Test Claimants in the Franked Investment Income GLO v HMRC

25 October 2021

On 23 July 2021, the Supreme Court (“UKSC”) delivered its decision in Test Claimants in the Franked Investment Income Group Litigation v HMRC [2021] UKSC 31. This is the third judgment given by the UKSC in this long-running litigation concerning the tax treatment of dividends received by UK-resident companies from non-resident subsidiaries, compared with those paid and received within wholly UK-resident groups of companies.

This note discusses the three most significant issues – in financial terms – that were decided by the UKSC: (1) the remedy for claims in respect of unduly levied Advance Corporation Tax (“ACT”), which had been set off against lawful mainstream corporation tax (“MCT”); (2) the lawfulness of the UK statutory provisions which prevented double taxation relief (“DTR”) from being carried forward; and (3) whether HMRC could set off payments of tax credits which had been made to the claimants’ shareholders against the restitution due to the claimants for unlawful ACT.

Remedy for claims – Unlawful ACT which had been set off against lawful MCT

First, the UKSC established that the claimants’ remedy for claims related to the time value of the unlawful ACT, which had been set off against lawful MCT, was governed by section 85 of the Finance Act 2019 (the “FA 2019”). The UKSC decided that neither compound interest nor simple interest under section 35A of the Senior Courts Act were available.

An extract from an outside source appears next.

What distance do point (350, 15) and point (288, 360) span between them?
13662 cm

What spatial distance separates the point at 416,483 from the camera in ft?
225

The UKSC rejected the claimants’ contention that they should receive an award of compound interest for the time value of money in the so-called “period of prematurity”, i.e. the period between the date of payment of unlawful ACT and the date on which that ACT was set off against lawful MCT. The UKSC also rejected the claimants’ alternative petition for simple interest under section 35A of the Senior Courts Act. The distinction between an award of simple interest under the Senior Courts Act, and under section 85 of the FA 2019 was important because the latter imposes a 6-year limitation period, whilst section 35A claims to interest could, it was claimed, benefit from the extended limitation period available under section 32(1)(c) of the Limitation Act 1980.

The UKSC concluded that HMRC were not barred from contesting an award of compound interest due to action estoppel, issue estoppel, abuse of process, lack of jurisdiction, or by HMRC’s concession that compound interest was due following the judgment in Sempra Metals. The UKSC noted that, in Prudential, the company’s claim for compound interest would have been rejected if HMRC had not accepted the claim. The circumstances were different in this case because HMRC had sought, and been given permission to, resile from the concession that compound interest was due to the claimants.

The claimants’ alternative argument (that interest under section 35A of the Senior Courts Act was due) was also rejected, on the basis that section 35A only applied where proceedings for the recovery of a debt or damages had been instituted before the High Court. Since restitution of the unlawful ACT had been made without that type of proceedings being instituted, the UKSC concluded that section 35A did not apply.

Remedy in respect of unused DTR

UK statutory provisions which prevented DTR from being carried forward were held to be in breach of EU law. The UKSC concluded that any unused DTR (calculated on a Foreign Nominal Rate basis) must be available to be applied against other income in future years – notwithstanding any provisions to the contrary in UK law. Furthermore, the UKSC held that the claimants could seek restitution of taxes which had already been paid because of the inability under UK law to carry forward unused DTR, plus an award of interest.  

Shareholders’ credits

Finally, the UKSC decided that HMRC was not entitled to set off payments of tax credits paid to the claimants’ ultimate shareholders against the restitution due to the claimants for unlawful ACT. The UKSC concluded that the levy of ACT had no bearing on the shareholder’s entitlement to a tax credit under section 231 of the Income and Corporation Taxes Act 1988. Therefore, it could not be considered in the calculation of the claimants’ compensation.